• Selected text
-----
Pirates of the Mediterranean
By ROBERT HARRIS
IN the autumn of 68 B.C. the world’s only military superpower was dealt a profound psychological blow by a daring terrorist attack on its very heart. Rome’s port at Ostia was set on fire, the consular war fleet destroyed, and two prominent senators, together with their bodyguards and staff, kidnapped.
The incident, dramatic though it was, has not attracted much attention from modern historians. But history is mutable. An event that was merely a footnote five years ago has now, in our post-9/11 world, assumed a fresh and ominous significance. For in the panicky aftermath of the attack, the Roman people made decisions that set them on the path to the destruction of their Constitution, their democracy and their liberty. One cannot help wondering if history is repeating itself.
Consider the parallels. The perpetrators of this spectacular assault were not in the pay of any foreign power: no nation would have dared to attack Rome so provocatively. They were, rather, the disaffected of the earth: “The ruined men of all nations,” in the words of the great 19th-century German historian Theodor Mommsen, “a piratical state with a peculiar esprit de corps.”
Like Al Qaeda, these pirates were loosely organized, but able to spread a disproportionate amount of fear among citizens who had believed themselves immune from attack. To quote Mommsen again: “The Latin husbandman, the traveler on the Appian highway, the genteel bathing visitor at the terrestrial paradise of Baiae were no longer secure of their property or their life for a single moment.”
-----
• Complete the following
- a) From the passage on Mediterranean pirates, extract the text between "Pirates of the" and "is repeating itself.", inclusive.
- b) In the passage on Mediterranean pirates, which 19th-century German historian is quoted?
The lines after this point are separate material and have no connection to the passage on Mediterranean pirates.

• Provided information
-----
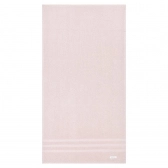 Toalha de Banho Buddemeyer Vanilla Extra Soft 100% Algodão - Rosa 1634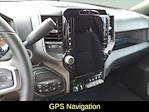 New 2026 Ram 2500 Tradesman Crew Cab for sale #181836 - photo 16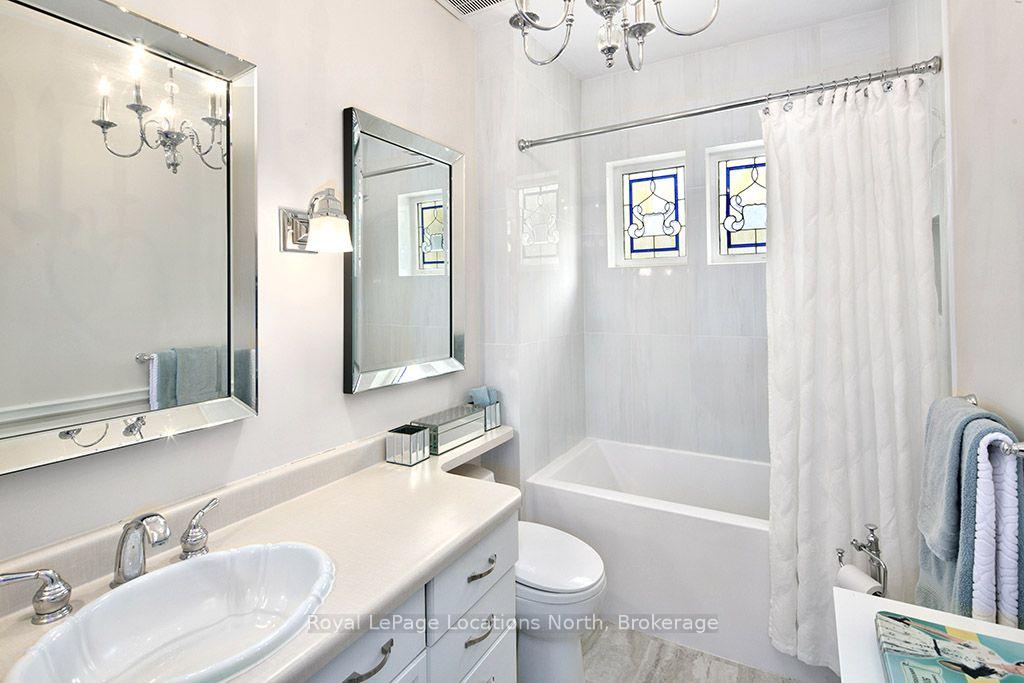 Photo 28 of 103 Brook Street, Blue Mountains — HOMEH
-----
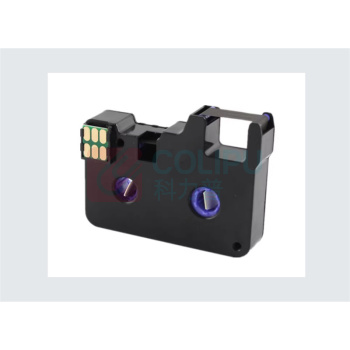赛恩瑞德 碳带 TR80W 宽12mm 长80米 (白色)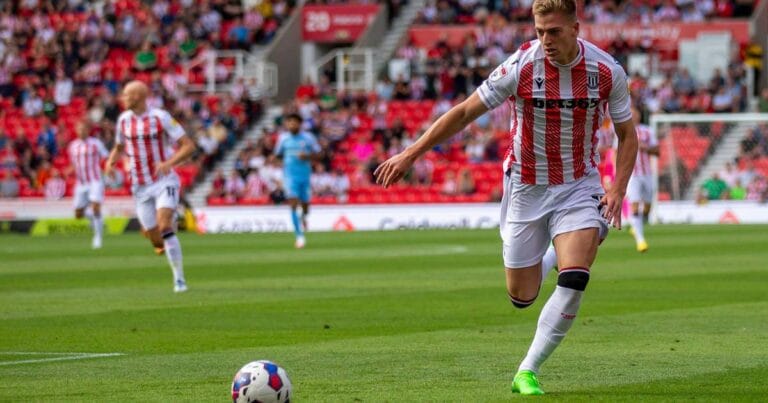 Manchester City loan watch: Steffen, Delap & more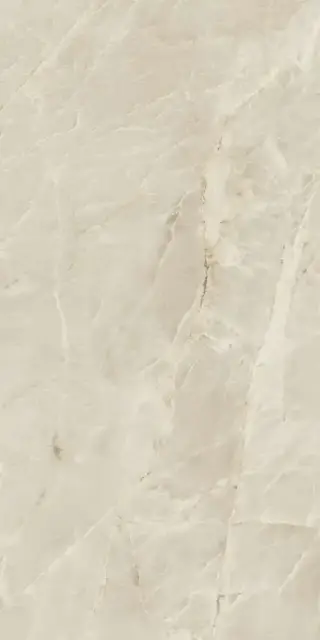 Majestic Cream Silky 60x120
-----
• Solutions to the problems
- a)
Pirates of the Mediterranean
By ROBERT HARRIS
IN the autumn of 68 B.C. the world’s only military superpower was dealt a profound psychological blow by a daring terrorist attack on its very heart. Rome’s port at Ostia was set on fire, the consular war fleet destroyed, and two prominent senators, together with their bodyguards and staff, kidnapped.
The incident, dramatic though it was, has not attracted much attention from modern historians. But history is mutable. An event that was merely a footnote five years ago has now, in our post-9/11 world, assumed a fresh and ominous significance. For in the panicky aftermath of the attack, the Roman people made decisions that set them on the path to the destruction of their Constitution, their democracy and their liberty. One cannot help wondering if history is repeating itself.

- b) Theodor Mommsen